**Descrição da tarefa**.
Responda a estas perguntas sobre o texto do fóssil ancestral:
1. Qual é o nome da nova espécie a que pertence o espécime?
2. Em que revista científica o estudo foi publicado?
3. Como se chamam as estruturas em forma de pinça na parte frontal do corpo dos quelicerados?

**Trecho fornecido**.

———

Fóssil ancestral

· Equipe de Animais
Fóssil de 500 milhões de anos revela origem das garras de aranhas e escorpiões
Uma descoberta científica impressionante revelou, pela primeira vez com clareza, como eram as garras dos ancestrais de aranhas, escorpiões e outros animais do mesmo grupo. O fóssil, com cerca de 500 milhões de anos, ajuda a preencher uma lacuna antiga na história evolutiva desses organismos.
O espécime pertence a uma nova espécie chamada Megachelicerax cousteaui e foi descrito em um estudo publicado na revista científica Nature por pesquisadores da Universidade Harvard, nos Estados Unidos.
Uma peça que faltava no quebra-cabeça da evolução
Os quelicerados — grupo que inclui aranhas, escorpiões, carrapatos e outros artrópodes — são conhecidos por possuírem estruturas em forma de pinça na parte frontal do corpo, chamadas de quelíceras.
Por décadas, cientistas tentavam encontrar fósseis que mostrassem claramente essas estruturas nos primeiros representantes do grupo. Até então, nenhuma evidência convincente havia sido encontrada.
O novo fóssil muda esse cenário ao preservar, com detalhes raros, essas garras frontais, permitindo confirmar sua existência há meio bilhão de anos.

———

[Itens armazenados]
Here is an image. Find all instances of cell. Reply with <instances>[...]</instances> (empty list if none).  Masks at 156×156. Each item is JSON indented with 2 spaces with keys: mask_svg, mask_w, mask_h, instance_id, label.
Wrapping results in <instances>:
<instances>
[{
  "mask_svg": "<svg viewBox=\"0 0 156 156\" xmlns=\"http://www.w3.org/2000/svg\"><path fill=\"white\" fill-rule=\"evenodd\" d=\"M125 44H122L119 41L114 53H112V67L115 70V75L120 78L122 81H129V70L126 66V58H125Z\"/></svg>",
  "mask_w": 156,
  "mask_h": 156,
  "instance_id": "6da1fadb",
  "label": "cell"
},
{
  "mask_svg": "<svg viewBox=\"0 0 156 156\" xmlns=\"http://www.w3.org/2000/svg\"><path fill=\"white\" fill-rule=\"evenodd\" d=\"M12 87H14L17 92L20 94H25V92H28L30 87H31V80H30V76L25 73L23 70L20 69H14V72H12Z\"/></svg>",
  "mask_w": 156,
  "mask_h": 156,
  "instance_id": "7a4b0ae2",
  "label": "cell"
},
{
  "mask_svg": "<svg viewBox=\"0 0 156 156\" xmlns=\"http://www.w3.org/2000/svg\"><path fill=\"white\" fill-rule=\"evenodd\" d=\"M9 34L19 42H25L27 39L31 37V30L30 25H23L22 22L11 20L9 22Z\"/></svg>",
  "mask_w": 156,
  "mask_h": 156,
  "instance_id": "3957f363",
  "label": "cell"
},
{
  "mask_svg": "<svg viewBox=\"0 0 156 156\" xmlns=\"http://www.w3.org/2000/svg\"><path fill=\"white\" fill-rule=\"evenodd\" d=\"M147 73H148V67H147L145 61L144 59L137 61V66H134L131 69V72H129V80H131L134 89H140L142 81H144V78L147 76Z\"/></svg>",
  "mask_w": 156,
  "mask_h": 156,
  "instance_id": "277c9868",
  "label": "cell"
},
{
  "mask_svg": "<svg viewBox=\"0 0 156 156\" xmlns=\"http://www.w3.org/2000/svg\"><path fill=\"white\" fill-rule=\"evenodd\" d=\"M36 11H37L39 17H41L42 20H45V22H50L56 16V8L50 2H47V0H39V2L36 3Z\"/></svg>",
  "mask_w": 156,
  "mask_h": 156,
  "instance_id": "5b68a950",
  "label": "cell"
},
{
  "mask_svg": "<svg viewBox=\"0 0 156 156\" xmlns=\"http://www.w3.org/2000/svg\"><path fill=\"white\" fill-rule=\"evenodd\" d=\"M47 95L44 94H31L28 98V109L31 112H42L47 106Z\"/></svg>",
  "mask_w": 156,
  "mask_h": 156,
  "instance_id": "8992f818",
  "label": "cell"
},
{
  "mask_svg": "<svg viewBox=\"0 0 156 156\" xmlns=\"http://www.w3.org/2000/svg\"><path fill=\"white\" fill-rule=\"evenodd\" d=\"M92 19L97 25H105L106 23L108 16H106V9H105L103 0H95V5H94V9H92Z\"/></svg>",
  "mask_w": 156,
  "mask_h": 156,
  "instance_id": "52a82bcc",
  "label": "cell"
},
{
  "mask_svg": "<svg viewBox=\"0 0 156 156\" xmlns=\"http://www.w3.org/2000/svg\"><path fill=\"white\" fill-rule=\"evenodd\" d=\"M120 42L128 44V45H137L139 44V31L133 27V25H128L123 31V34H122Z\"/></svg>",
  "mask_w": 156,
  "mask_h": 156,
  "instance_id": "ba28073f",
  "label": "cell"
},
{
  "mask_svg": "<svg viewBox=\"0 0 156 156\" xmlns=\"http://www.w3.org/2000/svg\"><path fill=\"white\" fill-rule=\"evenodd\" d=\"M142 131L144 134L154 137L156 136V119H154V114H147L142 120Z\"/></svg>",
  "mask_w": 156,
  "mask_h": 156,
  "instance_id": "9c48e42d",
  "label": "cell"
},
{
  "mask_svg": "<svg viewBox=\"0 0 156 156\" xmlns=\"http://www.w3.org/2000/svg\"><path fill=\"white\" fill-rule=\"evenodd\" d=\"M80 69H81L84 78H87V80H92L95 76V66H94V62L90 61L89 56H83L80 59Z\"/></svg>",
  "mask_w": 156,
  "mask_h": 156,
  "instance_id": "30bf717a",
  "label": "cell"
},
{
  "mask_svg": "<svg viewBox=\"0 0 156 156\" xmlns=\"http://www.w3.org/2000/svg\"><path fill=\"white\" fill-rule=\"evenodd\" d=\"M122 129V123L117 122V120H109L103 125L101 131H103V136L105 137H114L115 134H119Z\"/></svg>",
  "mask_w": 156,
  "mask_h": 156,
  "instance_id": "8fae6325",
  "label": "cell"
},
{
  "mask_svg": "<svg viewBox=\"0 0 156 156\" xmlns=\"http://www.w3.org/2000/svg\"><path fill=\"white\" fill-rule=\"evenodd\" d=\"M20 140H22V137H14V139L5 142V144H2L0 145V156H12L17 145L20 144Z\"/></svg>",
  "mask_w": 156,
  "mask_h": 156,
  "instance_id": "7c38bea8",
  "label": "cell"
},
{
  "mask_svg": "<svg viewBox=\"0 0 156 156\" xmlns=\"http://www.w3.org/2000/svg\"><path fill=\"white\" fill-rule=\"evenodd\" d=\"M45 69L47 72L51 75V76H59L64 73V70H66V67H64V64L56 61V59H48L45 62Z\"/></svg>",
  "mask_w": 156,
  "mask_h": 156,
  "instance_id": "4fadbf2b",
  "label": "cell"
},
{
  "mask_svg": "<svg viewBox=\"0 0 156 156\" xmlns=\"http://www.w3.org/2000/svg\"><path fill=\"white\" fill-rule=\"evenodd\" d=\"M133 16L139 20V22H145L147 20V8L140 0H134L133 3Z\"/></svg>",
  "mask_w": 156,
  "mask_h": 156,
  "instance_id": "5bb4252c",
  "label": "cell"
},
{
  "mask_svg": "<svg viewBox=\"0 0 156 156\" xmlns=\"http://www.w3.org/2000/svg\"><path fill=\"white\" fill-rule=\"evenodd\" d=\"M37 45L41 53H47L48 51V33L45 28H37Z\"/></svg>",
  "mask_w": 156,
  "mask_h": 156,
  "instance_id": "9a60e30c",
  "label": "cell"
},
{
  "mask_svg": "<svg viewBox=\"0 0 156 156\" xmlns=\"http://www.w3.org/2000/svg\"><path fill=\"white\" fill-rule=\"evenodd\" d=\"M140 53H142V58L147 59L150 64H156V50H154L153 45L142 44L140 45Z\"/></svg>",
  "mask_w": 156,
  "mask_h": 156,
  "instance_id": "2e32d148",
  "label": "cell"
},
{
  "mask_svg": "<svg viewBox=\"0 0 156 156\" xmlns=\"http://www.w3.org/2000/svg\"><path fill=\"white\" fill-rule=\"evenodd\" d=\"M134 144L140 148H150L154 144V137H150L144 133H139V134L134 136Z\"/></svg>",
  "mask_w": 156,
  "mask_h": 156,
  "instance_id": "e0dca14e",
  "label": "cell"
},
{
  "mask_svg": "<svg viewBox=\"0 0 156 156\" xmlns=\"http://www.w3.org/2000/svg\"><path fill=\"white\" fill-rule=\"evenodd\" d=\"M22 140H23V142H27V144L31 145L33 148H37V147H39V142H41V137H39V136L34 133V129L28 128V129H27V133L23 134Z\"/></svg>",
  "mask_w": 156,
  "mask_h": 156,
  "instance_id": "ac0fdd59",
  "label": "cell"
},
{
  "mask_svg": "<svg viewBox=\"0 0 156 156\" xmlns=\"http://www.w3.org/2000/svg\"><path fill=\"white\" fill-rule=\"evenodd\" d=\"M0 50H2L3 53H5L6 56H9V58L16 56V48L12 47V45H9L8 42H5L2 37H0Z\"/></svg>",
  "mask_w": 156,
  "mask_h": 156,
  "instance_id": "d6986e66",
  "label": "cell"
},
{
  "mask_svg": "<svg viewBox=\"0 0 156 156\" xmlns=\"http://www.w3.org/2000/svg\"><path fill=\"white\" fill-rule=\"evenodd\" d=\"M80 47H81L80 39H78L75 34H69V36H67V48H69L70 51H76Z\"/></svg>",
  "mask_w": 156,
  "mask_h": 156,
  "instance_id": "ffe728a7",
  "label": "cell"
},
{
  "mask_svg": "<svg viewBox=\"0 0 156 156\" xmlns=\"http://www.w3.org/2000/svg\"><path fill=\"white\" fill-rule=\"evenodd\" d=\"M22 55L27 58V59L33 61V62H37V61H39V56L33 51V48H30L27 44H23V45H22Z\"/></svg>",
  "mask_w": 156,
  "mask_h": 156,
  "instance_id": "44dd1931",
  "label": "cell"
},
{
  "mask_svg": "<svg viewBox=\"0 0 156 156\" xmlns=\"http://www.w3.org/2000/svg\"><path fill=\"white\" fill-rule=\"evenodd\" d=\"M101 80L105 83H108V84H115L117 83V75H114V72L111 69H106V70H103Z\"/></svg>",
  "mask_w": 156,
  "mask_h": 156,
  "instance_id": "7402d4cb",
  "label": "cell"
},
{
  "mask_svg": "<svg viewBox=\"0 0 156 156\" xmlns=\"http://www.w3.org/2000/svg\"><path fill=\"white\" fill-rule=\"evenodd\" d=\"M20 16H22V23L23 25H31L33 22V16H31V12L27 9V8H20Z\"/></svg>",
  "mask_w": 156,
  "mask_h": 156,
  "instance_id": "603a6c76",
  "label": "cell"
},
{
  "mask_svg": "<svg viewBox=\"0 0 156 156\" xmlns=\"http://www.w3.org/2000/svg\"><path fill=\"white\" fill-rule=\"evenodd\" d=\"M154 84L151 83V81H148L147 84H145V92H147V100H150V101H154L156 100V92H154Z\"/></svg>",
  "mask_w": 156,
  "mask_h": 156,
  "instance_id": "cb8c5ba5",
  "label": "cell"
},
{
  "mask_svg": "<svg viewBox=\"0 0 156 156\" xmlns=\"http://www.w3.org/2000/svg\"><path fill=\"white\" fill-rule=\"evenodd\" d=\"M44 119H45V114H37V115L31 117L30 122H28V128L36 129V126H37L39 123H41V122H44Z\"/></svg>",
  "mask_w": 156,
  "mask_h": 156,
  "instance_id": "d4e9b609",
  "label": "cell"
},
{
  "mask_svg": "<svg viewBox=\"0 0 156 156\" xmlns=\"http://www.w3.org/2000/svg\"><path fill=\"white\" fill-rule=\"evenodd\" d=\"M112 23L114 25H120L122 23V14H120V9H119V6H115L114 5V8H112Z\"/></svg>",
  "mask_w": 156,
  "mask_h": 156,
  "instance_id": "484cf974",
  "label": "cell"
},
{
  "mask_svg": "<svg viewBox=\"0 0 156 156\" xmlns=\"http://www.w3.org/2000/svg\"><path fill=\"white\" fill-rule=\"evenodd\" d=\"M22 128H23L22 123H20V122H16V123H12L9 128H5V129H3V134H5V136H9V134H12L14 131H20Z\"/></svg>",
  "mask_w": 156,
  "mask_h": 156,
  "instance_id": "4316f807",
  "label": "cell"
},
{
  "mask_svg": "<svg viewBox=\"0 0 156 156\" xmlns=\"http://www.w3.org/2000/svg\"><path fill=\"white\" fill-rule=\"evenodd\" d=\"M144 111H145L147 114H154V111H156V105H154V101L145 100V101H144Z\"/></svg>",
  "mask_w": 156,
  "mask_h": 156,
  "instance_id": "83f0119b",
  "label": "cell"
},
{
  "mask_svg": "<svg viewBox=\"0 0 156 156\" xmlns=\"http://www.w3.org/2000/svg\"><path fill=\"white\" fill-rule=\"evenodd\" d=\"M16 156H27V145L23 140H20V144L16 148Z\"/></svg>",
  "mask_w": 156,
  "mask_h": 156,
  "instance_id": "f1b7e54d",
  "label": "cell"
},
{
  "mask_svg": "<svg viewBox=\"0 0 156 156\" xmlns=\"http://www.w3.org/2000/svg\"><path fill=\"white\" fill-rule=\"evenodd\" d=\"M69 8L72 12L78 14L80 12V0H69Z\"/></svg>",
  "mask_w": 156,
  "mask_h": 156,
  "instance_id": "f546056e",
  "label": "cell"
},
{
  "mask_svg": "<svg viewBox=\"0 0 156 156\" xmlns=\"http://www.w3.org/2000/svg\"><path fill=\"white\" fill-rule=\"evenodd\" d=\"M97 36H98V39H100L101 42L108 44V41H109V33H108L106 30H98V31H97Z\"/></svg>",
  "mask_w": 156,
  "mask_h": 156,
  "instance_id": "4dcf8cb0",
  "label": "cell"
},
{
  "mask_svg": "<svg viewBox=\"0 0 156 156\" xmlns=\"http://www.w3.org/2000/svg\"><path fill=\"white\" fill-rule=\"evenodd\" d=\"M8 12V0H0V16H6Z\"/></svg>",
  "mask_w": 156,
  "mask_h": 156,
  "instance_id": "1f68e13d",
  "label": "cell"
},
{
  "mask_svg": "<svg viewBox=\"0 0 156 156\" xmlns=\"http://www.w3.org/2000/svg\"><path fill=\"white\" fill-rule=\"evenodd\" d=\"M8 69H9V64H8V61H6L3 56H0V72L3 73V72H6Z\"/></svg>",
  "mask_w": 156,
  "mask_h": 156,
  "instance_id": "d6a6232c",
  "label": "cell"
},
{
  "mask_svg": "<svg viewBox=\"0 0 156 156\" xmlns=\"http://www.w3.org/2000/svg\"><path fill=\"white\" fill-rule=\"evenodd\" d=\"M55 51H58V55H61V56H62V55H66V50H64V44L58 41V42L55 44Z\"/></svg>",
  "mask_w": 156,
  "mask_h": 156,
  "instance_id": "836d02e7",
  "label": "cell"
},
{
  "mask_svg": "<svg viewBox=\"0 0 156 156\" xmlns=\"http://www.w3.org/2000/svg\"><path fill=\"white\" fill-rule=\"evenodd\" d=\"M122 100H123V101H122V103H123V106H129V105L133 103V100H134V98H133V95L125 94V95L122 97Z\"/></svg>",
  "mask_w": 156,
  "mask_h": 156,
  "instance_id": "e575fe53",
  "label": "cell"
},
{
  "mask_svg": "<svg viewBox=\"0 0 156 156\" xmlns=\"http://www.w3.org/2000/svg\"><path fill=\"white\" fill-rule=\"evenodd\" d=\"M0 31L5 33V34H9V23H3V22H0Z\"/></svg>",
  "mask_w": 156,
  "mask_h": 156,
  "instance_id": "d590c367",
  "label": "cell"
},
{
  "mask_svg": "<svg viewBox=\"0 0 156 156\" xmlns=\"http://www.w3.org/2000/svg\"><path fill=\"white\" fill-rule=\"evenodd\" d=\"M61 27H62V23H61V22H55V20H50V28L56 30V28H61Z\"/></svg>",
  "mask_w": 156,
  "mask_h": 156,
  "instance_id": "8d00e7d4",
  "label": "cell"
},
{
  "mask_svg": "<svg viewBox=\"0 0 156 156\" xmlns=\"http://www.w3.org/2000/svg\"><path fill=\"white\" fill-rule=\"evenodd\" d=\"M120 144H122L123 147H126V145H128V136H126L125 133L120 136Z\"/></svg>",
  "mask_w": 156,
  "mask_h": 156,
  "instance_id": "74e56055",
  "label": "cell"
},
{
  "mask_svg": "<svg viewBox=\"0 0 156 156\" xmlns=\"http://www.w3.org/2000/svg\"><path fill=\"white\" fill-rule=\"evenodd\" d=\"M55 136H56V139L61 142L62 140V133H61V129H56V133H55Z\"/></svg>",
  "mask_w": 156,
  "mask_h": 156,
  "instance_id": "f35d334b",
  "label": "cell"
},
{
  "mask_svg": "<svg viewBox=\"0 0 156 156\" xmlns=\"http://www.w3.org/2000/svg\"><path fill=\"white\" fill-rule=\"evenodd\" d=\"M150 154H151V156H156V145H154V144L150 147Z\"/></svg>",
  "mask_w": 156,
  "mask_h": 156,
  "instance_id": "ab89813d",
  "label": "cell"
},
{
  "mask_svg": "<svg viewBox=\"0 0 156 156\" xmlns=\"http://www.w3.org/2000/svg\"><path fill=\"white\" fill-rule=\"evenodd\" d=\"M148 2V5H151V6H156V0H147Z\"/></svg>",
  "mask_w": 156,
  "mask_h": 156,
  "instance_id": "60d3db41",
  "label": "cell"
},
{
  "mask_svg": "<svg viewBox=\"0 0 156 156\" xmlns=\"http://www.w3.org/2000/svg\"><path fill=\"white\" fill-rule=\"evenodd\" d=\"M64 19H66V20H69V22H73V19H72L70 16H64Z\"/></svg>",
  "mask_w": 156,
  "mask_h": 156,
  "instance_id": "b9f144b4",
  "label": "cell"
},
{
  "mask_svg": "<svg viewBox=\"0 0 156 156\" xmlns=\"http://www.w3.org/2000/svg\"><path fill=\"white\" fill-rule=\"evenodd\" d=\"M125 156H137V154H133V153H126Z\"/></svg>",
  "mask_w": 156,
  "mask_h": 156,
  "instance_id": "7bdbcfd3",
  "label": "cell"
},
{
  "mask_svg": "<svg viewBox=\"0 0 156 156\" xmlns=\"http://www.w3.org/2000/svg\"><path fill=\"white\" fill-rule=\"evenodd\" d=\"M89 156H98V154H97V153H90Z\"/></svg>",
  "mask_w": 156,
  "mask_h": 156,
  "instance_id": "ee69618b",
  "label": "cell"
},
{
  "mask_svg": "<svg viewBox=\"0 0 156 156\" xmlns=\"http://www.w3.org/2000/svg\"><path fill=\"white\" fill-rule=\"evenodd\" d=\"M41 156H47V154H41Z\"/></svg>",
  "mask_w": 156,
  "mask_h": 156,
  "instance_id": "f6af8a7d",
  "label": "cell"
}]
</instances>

———

**Resultado**.
1. Megachelicerax cousteaui.
2. Nature.
3. Quelíceras.